• _ФРАГМЕНТ ТЕКСТА_:
<<<<
Ты помнишь, как всё начиналось
ЮНОСТЬ, БУДНИ МИРНОЙ ВОЙНЫ, ОГНЕННАЯ ВОДА, ВОДОСТОЧНЫЕ ТРУБЫ И ПРОЧАЯ ПРАВДА ЖИЗНИ
Дорогой утомленный моими упражнениями по овладению
техникой слепой печати читатель!
Достигнут очередной предел критической массы словоизвержения, и я вынужден
выплеснуть на экран очередную дозу воспоминаний.
И начну я, пожалуй, несколько издали, и предложу тебе некую серию набросков о своей жизни и о приключениях, пока еще не описанных в другой моей мазне, с более подробной остановкой на самых ярких или курьёзных (с моей колокольной звонницы) событиях.
Итак, год номер 1975 ознаменовался окончанием школы для всех моих одноклассников, но не для меня лично. Загвоздка вся была сконцентрирована в точных науках. Я сильно импотентен был в математиках и физике, химию тоже в основной ее сути не понимал, но какую «тройку» мне наш незабвенный Петр Иванович Греновский всё-таки выводил. А вот наша математическая Немезида Нина Александровна Садовская не смогла за два последних года осознать тот факт, что некоторые организмы хреновато подсекают алгебру и геометрию в силу гуманитарной ориентированности ума, (я всегда любил и хорошо успевал по русскому и английскому языку, литературе на обоих языках, истории, географии. Но особенно любил физкультуру в старших классах, когда наши одноклассницы вдруг с космическими скоростями начали превращаться в знойных женщин). Чтобы не вдаваться в подробности слишком сильно, скажу: среднюю школу №130 в свой год я закончил со справкой, и через 12 месяцев мне предстояло экстерном держать экзамены по алгебре, геометрии и физике. Поведаю сразу, что тройки я свои получил и стал обладателем хрусткого аттестатика. Но до этого мне пришлось провести целый год в людях, потому что для поступления в ВУЗ требовалось иметь запись в трудовой книжке (тунеядствовать тогда было трудновато). Я почему-то решил попытать счастья в библиотечном бизнесе. В Академгородке в районе ВЦ находилось Отделение ГПНТБ. Вот туда я и явился, вооруженный свидетельством об окончании курса технического перевода (неизмеримое ничем спасибо гениальной преподавательнице Фаине Яковлевне Черных). Мне почему-то казалось, что это ставит меня на некий пьедестал, с которого восхищенные работодатели в драку будут меня заманивать на работу, а их еще и поманежу, загадочно улыбаясь и подмигивая.
И вот предстал я пред очи рыжеволосой дамы по имени Алина, которая на тот момент (осень 1975 года) исполняла обязанности директора Отделения. Она меня выслушала, покивала, взяла телефон, но по глазам я видел, что шансы мои стремятся к минус бесконечности. Мысленно попрощавшись навеки, я и отбыл. Но через несколько дней раздался звонок и меня пригласили в коллектив, состоящий из 20-30 дам. Непосредственным моим начальником стала Татьяна Федоровна Михневич и занималась она выставками иностранной периодики, книг и т.п. Мы с ней очень хорошо подружились (в хорошем смысле) и я навещал ее до самой службы в армии, о которой все впереди.
>>>>
• _ПРЕДОСТАВЛЕННЫЕ МАТЕРИАЛЫ_:
<<<<
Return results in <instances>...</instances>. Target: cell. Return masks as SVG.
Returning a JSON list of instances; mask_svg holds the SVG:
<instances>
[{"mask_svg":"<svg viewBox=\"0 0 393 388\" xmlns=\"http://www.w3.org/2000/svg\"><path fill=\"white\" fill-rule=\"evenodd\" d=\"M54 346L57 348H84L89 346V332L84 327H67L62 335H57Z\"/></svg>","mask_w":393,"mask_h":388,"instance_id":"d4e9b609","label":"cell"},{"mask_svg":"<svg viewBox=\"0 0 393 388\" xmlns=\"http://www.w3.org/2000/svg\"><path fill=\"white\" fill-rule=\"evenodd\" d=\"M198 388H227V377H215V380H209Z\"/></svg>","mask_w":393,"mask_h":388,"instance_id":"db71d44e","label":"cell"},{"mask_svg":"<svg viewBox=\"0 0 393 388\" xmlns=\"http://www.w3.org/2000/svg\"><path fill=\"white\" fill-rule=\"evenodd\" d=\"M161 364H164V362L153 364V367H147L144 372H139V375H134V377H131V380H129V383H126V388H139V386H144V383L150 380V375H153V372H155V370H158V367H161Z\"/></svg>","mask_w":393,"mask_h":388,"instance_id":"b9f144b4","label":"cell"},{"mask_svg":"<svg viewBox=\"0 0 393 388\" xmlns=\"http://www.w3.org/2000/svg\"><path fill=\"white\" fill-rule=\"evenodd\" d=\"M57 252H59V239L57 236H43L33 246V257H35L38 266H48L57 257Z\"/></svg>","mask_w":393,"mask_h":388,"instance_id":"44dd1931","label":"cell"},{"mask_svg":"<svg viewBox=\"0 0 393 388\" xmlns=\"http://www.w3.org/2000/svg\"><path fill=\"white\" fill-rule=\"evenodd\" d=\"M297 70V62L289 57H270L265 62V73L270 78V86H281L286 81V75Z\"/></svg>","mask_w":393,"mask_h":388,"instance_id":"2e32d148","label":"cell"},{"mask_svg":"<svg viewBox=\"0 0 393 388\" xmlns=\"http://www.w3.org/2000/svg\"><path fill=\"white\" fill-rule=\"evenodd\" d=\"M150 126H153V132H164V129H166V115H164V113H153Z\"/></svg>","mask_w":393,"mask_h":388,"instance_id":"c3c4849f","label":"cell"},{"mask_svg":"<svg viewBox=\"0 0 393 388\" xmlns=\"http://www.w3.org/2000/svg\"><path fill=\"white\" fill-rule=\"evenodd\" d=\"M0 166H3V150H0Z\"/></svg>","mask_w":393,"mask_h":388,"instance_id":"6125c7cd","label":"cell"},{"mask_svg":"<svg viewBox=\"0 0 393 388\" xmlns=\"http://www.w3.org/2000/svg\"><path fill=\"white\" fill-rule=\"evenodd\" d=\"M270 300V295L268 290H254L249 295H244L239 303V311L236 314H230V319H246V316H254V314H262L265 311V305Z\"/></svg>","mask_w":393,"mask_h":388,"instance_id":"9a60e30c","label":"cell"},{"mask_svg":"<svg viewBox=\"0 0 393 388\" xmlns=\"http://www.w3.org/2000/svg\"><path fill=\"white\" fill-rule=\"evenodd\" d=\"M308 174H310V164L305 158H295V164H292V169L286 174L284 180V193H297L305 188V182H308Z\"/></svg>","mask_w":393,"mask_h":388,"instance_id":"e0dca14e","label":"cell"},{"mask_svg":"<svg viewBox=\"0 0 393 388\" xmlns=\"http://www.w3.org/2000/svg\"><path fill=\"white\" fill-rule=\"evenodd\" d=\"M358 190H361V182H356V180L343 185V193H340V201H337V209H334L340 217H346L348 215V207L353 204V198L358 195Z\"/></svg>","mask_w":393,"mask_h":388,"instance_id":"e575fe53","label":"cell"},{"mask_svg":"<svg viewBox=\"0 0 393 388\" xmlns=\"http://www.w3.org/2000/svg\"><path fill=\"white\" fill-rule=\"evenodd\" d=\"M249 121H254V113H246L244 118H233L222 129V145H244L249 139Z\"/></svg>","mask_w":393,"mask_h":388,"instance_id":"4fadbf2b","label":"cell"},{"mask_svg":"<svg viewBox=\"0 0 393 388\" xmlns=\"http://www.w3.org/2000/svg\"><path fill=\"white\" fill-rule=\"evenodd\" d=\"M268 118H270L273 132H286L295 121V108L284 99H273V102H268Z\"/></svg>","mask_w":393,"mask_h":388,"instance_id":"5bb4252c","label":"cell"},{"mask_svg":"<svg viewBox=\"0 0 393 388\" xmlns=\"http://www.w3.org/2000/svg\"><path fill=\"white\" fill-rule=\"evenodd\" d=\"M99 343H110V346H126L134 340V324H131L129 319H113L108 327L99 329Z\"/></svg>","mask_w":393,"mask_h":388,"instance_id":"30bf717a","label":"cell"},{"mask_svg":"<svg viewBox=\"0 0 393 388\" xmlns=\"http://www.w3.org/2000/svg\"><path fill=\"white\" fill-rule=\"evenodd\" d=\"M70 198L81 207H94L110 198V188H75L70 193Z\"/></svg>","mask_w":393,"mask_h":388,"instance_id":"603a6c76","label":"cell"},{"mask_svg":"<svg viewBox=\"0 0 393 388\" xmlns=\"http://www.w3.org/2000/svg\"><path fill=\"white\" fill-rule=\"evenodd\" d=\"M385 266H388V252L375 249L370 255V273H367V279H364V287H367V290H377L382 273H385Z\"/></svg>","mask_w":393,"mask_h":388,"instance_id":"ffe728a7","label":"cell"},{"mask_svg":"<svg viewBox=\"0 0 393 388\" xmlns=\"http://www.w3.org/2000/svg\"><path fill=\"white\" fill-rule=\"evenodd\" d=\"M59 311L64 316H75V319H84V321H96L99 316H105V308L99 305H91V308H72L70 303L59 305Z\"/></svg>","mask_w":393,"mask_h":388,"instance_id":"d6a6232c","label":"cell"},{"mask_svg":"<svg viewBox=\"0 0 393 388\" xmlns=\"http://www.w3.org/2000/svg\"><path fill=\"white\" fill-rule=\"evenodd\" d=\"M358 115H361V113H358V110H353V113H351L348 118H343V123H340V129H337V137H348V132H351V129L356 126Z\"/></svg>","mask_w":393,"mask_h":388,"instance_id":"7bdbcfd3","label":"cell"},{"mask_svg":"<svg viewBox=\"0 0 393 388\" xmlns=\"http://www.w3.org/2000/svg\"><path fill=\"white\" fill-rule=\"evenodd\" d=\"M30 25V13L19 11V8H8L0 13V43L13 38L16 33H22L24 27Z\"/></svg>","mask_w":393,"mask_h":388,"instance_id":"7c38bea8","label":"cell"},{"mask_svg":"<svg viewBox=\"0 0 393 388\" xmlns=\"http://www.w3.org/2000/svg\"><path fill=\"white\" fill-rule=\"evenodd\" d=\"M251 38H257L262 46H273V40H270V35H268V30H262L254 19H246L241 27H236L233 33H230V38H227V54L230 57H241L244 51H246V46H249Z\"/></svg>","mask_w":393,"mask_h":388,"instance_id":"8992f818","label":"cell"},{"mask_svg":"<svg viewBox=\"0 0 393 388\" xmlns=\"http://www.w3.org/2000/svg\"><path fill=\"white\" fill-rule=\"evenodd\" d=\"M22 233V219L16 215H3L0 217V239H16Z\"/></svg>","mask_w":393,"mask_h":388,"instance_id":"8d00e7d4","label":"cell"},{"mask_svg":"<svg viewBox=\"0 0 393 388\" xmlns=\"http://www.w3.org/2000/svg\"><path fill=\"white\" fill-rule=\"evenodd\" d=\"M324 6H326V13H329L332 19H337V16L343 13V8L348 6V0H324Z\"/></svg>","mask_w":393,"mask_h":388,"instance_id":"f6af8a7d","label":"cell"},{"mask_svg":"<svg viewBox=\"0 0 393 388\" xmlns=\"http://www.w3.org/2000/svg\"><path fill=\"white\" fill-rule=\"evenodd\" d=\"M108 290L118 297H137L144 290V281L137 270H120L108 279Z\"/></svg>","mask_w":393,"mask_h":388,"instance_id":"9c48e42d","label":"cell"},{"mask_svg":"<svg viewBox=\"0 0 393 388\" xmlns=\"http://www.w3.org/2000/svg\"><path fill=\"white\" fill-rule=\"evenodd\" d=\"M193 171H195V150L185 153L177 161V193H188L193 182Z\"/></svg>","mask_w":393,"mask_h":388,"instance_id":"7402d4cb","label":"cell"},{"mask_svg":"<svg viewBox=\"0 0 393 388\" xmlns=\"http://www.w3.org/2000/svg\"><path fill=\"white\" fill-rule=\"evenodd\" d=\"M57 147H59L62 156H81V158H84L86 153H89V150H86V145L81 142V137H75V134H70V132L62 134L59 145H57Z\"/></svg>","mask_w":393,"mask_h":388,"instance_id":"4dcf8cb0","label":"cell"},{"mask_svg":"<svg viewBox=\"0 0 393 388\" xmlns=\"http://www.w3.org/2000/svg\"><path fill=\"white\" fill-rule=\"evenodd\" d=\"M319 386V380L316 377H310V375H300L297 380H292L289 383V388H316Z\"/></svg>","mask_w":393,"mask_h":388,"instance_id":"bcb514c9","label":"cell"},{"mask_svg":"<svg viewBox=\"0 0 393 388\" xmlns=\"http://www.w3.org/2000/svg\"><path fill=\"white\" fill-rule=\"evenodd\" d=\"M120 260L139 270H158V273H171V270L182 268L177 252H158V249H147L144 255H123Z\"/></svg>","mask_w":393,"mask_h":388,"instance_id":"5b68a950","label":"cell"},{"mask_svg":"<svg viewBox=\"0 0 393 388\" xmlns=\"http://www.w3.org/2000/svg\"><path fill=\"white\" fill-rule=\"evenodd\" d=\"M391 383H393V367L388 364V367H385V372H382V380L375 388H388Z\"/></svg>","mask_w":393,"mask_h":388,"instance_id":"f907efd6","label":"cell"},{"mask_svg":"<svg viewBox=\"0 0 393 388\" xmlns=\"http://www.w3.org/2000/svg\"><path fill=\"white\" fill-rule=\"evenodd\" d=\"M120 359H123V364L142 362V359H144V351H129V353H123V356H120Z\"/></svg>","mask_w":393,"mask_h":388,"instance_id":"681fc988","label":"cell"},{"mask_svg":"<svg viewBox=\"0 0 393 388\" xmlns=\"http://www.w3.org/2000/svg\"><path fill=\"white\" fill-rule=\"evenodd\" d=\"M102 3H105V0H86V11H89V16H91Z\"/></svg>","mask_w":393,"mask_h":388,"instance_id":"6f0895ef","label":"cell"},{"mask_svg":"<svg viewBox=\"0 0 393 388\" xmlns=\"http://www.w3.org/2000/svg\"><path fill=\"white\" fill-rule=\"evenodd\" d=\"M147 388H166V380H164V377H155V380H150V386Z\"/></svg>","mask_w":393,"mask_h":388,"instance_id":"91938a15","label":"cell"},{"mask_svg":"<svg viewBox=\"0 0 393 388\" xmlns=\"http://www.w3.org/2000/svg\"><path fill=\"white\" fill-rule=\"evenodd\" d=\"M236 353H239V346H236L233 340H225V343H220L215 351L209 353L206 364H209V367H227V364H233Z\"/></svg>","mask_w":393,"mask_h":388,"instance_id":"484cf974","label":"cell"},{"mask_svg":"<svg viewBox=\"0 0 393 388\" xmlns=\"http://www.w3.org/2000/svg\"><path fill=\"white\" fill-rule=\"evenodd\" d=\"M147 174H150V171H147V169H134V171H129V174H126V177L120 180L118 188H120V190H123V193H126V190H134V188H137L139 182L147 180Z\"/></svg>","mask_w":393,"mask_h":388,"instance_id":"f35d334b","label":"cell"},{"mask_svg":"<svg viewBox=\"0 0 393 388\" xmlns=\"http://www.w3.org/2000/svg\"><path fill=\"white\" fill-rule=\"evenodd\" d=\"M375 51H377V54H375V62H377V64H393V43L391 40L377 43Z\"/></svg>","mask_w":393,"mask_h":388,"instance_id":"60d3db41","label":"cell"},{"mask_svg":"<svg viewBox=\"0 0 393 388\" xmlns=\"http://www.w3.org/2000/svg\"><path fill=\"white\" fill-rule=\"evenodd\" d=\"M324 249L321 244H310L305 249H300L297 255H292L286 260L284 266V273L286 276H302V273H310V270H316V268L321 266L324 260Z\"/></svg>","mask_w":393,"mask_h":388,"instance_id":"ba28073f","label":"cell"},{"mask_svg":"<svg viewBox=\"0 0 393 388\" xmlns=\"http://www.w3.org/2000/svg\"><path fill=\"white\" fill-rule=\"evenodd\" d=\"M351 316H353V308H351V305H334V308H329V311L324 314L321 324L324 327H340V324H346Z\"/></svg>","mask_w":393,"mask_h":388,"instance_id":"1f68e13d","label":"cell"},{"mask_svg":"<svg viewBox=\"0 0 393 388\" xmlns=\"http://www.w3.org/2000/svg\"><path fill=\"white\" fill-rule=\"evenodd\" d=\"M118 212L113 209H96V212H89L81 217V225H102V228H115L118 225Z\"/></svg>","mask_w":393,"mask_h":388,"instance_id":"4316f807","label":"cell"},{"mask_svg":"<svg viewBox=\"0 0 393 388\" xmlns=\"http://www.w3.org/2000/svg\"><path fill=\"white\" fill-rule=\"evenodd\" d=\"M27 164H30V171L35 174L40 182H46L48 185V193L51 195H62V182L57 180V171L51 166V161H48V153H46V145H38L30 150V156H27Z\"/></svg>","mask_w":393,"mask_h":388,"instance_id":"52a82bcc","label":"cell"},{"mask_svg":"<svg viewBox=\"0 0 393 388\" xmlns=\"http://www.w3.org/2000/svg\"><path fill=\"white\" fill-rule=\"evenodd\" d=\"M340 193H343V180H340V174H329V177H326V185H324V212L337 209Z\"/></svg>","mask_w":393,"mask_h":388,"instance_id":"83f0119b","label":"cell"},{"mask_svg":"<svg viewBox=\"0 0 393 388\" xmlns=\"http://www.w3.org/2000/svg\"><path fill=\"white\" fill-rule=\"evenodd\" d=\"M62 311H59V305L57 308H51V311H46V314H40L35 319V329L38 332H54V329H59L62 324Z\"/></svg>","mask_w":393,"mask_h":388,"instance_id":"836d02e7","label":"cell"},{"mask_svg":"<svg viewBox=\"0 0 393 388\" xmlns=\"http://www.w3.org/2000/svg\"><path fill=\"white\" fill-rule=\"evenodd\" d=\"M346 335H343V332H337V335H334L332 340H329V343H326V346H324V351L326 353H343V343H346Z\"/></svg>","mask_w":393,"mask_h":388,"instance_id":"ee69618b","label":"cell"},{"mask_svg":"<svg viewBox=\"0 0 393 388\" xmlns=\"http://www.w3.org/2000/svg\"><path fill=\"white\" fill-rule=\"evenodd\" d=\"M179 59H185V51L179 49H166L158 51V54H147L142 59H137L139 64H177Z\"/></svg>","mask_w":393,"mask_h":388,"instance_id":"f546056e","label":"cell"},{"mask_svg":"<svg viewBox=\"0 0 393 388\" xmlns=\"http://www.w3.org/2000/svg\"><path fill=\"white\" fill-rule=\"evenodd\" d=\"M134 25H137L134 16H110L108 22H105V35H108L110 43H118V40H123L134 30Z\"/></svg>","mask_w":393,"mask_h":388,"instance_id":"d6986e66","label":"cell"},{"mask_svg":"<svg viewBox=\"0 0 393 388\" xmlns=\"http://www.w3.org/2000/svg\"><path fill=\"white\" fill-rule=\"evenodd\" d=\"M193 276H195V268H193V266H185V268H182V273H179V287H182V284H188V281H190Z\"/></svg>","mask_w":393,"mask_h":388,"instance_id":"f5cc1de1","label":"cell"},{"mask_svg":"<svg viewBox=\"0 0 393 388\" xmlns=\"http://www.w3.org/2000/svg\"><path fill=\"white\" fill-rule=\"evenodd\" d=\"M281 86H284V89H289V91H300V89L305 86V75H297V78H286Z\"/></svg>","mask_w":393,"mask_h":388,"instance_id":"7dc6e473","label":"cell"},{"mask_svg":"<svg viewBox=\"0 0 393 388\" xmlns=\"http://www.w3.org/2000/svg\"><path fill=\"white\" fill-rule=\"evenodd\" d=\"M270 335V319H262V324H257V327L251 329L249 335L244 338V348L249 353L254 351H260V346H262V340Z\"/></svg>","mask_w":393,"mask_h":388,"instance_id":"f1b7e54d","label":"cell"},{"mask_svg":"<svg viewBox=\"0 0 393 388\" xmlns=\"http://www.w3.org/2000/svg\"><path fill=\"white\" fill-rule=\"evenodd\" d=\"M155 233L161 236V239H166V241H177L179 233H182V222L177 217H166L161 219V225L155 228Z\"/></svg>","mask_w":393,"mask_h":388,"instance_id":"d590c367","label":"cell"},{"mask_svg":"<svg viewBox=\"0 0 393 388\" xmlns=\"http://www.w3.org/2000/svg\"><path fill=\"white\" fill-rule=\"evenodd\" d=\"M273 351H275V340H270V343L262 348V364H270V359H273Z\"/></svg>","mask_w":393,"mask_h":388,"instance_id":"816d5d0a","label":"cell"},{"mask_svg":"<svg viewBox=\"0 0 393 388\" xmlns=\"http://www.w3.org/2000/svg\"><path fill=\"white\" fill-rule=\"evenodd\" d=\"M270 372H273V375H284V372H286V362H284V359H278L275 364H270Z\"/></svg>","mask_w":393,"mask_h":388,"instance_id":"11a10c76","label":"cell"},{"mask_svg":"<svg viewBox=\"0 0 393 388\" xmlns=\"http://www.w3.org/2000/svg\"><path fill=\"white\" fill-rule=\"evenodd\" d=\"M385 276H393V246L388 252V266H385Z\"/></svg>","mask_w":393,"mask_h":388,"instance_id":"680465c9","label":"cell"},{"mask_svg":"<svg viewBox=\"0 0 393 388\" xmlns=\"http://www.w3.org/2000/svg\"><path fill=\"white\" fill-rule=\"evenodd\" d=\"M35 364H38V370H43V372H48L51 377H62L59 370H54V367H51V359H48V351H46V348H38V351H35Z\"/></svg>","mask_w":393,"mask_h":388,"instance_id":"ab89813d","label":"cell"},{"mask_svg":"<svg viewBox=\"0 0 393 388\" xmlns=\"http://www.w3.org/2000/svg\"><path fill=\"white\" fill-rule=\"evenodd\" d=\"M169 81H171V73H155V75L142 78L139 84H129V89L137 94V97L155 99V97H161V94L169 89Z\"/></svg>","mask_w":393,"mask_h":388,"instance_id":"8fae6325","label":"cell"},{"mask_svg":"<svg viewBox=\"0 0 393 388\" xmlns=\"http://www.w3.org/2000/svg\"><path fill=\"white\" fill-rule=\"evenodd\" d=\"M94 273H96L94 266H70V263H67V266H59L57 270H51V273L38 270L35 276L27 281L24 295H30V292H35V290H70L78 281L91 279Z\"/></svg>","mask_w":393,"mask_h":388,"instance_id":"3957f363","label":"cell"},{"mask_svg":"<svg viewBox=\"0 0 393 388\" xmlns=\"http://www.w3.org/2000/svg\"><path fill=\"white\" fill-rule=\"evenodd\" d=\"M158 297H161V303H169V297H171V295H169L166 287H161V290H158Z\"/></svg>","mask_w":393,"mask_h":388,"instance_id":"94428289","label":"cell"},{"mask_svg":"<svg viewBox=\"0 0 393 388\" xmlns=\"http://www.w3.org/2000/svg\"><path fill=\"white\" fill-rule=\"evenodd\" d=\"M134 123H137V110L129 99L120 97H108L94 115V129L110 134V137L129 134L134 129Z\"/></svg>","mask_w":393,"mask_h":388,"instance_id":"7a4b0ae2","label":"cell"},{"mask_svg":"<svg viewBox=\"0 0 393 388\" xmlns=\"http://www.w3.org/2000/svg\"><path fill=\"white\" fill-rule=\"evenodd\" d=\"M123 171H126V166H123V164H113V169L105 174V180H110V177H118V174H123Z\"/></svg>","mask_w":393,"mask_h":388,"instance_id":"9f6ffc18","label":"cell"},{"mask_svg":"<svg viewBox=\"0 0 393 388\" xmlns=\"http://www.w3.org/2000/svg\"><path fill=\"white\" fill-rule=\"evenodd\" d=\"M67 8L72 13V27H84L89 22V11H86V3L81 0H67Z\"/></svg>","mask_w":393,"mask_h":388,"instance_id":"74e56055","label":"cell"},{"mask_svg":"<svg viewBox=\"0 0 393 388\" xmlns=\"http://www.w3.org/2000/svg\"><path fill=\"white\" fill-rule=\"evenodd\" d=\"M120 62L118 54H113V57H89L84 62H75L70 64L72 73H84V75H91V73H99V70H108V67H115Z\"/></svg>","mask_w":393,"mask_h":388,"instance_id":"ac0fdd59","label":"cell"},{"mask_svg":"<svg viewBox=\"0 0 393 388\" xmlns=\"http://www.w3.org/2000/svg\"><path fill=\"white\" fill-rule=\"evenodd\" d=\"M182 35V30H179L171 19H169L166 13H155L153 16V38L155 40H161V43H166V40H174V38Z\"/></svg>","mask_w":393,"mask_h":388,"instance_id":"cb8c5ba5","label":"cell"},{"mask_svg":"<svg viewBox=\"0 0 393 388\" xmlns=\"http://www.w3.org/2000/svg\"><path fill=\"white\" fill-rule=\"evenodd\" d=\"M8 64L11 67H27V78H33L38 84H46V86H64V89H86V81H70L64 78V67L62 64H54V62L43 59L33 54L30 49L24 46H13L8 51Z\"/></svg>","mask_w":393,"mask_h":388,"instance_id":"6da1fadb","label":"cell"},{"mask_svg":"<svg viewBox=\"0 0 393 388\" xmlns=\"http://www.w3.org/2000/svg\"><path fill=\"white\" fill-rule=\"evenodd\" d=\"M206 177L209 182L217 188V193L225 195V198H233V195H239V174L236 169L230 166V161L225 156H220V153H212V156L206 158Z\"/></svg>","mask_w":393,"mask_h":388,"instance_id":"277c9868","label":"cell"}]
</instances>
>>>>
• _ЧТО НУЖНО СДЕЛАТЬ_:
a) Перепечатайте без изменений отрывок из воспоминаний о юности, начиная со слов «И вот предстал» и заканчивая словами «которой все впереди.», включая оба края.
b) Кто, судя по воспоминаниям о юности, исполнял обязанности директора Отделения ГПНТБ осенью 1975 года?
c) Напишите продолжение воспоминаний о юности, начав сразу после последнего приведенного предложения.

• _ОЖИДАЕМЫЕ РЕЗУЛЬТАТЫ_:
a)
И вот предстал я пред очи рыжеволосой дамы по имени Алина, которая на тот момент (осень 1975 года) исполняла обязанности директора Отделения. Она меня выслушала, покивала, взяла телефон, но по глазам я видел, что шансы мои стремятся к минус бесконечности. Мысленно попрощавшись навеки, я и отбыл. Но через несколько дней раздался звонок и меня пригласили в коллектив, состоящий из 20-30 дам. Непосредственным моим начальником стала Татьяна Федоровна Михневич и занималась она выставками иностранной периодики, книг и т.п. Мы с ней очень хорошо подружились (в хорошем смысле) и я навещал ее до самой службы в армии, о которой все впереди.

b) Рыжеволосая дама по имени Алина.

c)
Не делал я там практически ничего, но и платили мне соответственно. С моим приходом туда попали по распределению несколько девчонок после библиотечного техникума, так что было не очень скучно. Здесь запомнилось два момента. Первый: уже по прошествии некоего отрезка времени за бокалом «Лудогорского» дома у Татьяны Ф. я поинтересовался, каким образом родилась идея принять меня на работу. Ответ меня немного ошарашил: «Алина сказала мне, что этот симпатичненький мальчонка нам совершенно без надобности. А я напомнила ей о платье, которое она мечтала у меня купить. Ты получаешь платье, а я – молодого сотрудника». Так что стартовая цена мне была равна б/у платью с люрексом.
Второй: через пару-тройку месяцев после моего появления в этой богадельне открылся Зал иностранной литературы в пристройке к аспирантскому общежитию прямо напротив главного корпуса НГУ. И мы со своими выставками переехали туда. Директором к тому времени стала Лия Павловна Павлова – маленькая, внешне очень привлекательная, но чрезвычайно властная дама. Она стала грузить личный состав всякими дополнительными задачами и функциями. Под раздачу попал и я – по лютой зиме мне пришлось на РАФике с водителем развозить книги по заказам библиотек академгородских институтов. Водителя звали Володей, помню, что он неплохо рисовал. И вот однажды он пригласил меня пообедать у него дома в процессе развоза фолиантов. Жил он довольно далеко (на ОбьГЭС), но колеса-то находились под задницей. Я принял предложение, хотя и не был в смокинге и лаковых ботинках.
Помню, что еда была истовой, сибирской. Хороший борщ, пельмени. Перед трапезой мой коллега предложил домашней кедровой настоечки. Я тогда плохо представлял себе что это такое, но был уже 17-летним МУЖИКОМ, поэтому легко дал себя уговорить. Хлопнул небольшой стакашек под борщ, потом под пельмени, потом под чай с ватрушкой. Далее память являет мне меня же, стоящего буквой «Г» на дамбе и демонстрирующего всем проезжавшим и борщ, и пельмени, и прочие сопутствующие продовольственные товары. Водила не придумал ничего умнее, кроме как привезти меня на работу. Вспоминаю кидающиеся на меня со всех сторон стены, косяки, двери и окна. Потом глаза деспотичной Лии Павловны. В них был жуткий страх. Как рассказали потом очевидцы, когда я по сложной кривой пробирался по узкому коридору к своей комнате, нелегкая вынесла ее из кабинета по какой-то надобности. На пути ее, выписывая кренделеватые вензеля, находилось чудище в распахнутой монгольской дубленке, ушастой шапке набекрень и волочившимся по полу шарфе. Говорят, что она целых пару минут пыталась проскользнуть мимо меня, а я пытался ей втереть что-то типа «Не виноватая я!».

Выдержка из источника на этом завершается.